> Given problem:
Rewrite the material below as a JSON list of strings with one string per line, omitting blank lines. Leave the pictures out of the list.

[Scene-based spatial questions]
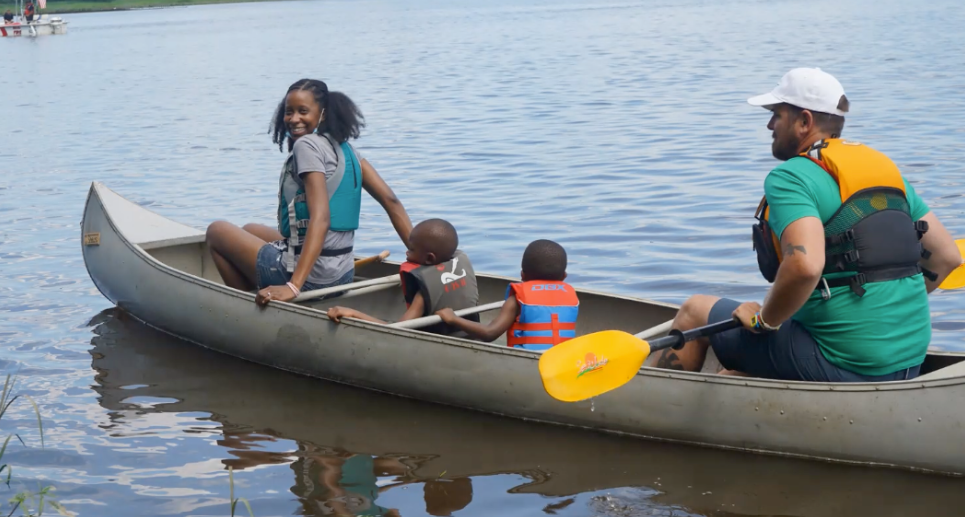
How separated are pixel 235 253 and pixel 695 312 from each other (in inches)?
127

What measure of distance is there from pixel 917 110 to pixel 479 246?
10014 millimetres

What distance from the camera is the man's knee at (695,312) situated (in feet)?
16.9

> Output of the task:
[
  "How separated are pixel 235 253 and pixel 695 312 from each other (in inches)?",
  "127",
  "What measure of distance is there from pixel 917 110 to pixel 479 246?",
  "10014 millimetres",
  "What distance from the camera is the man's knee at (695,312) situated (in feet)?",
  "16.9"
]